Molly flicks me on my forearm and grins.
I snicker and continue. “So, before I bother asking, is Miki’s story one that would totally wreck my psyche and sense of childhood innocence?”
“Probably,” Molly nods. “But I’m sure if you ask nicely, she’ll leave out all the gory details.”
Molly sighs sadly. “No, she won’t.”
A bump in the road coincides nicely with our bringing up Miki.
“Actually,” Molly continues. “It has a few very sweet parts, if you can believe it.”
“I don’t doubt it,” I tell her. “But Miki’s like some transcript from an ancient civilization. It’s hard as shit to read her, or even know where she’s headed. Like, one second you have something meaningful, then boom, sex joke.
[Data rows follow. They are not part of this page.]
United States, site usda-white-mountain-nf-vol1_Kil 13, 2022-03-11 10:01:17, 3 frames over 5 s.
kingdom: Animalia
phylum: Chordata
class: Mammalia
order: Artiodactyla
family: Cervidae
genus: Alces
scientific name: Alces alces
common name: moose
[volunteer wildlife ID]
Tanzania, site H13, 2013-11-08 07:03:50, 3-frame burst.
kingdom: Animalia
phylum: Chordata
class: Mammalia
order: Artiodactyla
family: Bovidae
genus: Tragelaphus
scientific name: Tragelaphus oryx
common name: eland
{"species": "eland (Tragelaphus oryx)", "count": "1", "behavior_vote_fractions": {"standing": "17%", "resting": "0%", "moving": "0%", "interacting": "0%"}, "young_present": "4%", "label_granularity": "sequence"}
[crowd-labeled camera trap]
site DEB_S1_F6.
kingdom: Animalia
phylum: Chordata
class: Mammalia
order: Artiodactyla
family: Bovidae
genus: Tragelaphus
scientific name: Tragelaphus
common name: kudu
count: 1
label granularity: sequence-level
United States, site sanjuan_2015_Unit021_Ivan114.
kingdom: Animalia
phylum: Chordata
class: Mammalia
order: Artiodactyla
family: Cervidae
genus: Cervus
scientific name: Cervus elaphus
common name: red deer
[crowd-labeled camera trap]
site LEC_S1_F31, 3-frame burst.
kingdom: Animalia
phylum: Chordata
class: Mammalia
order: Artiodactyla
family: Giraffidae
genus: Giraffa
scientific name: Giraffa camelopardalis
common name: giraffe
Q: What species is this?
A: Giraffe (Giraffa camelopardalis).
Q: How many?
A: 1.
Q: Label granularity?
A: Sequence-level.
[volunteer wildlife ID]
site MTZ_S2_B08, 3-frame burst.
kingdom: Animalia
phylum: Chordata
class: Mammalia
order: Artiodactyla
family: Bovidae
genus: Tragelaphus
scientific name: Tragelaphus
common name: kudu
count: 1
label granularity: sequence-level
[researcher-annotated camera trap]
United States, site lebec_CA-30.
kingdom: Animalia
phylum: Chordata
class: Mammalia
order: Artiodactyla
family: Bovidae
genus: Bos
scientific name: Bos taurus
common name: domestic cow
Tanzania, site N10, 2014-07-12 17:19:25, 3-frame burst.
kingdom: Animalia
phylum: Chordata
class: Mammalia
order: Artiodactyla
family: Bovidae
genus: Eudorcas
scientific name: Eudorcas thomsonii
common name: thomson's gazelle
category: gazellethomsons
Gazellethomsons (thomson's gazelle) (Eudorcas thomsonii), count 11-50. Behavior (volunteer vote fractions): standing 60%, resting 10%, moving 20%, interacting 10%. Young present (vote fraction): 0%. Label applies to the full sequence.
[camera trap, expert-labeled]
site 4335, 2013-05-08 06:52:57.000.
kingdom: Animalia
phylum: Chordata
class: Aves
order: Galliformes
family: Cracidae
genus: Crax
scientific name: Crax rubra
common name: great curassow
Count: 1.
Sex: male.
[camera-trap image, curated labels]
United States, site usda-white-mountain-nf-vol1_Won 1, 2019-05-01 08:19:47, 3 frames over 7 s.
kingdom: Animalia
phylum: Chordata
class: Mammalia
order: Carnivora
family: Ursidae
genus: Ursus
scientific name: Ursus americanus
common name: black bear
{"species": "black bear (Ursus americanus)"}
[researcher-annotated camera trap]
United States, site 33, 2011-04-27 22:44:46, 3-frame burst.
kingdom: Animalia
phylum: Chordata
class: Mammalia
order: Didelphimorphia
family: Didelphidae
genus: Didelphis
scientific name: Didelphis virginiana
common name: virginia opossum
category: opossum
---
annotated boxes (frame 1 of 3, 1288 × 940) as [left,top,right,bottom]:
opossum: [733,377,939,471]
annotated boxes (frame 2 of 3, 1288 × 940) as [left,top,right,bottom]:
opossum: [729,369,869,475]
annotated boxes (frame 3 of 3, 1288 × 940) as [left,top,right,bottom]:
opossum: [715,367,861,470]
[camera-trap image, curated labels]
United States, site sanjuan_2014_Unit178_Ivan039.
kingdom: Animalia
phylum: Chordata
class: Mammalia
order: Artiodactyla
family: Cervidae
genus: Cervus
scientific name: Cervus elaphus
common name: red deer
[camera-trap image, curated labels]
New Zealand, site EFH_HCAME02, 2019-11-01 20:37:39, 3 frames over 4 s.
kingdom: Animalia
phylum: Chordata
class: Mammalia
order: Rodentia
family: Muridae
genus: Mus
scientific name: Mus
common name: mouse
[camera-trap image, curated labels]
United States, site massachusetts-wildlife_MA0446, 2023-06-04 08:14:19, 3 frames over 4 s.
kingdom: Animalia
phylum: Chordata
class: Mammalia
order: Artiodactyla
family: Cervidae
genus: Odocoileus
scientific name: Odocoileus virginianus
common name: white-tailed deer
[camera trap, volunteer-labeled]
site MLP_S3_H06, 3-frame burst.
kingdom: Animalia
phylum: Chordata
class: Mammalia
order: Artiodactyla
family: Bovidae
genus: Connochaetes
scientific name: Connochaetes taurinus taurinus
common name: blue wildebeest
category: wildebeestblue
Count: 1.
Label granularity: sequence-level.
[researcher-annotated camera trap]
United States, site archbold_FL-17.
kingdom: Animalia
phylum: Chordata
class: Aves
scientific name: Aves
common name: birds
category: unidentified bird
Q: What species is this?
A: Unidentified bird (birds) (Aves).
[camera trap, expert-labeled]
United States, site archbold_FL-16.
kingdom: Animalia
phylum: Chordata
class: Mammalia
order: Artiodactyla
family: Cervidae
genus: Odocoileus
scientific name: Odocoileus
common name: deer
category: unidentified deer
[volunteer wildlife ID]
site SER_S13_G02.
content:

Honestly, she’s the complete opposite of what I envisioned from a Japanese teenage girl.”
Molly counters, amused at my explanation, “I don’t know, I’d say she’s more like some fan fiction you would read on the internet. Very easy.”
“Well, you would know if she were easy or not, wouldn't you?”
Molly gasps and hits me in the solar plexus. It actually hurts, surprisingly enough. Miki might be giving her lessons.
“I meant to read, you freak!”
I smile softly and rub my pained midsection, while Molly pouts all the way back home.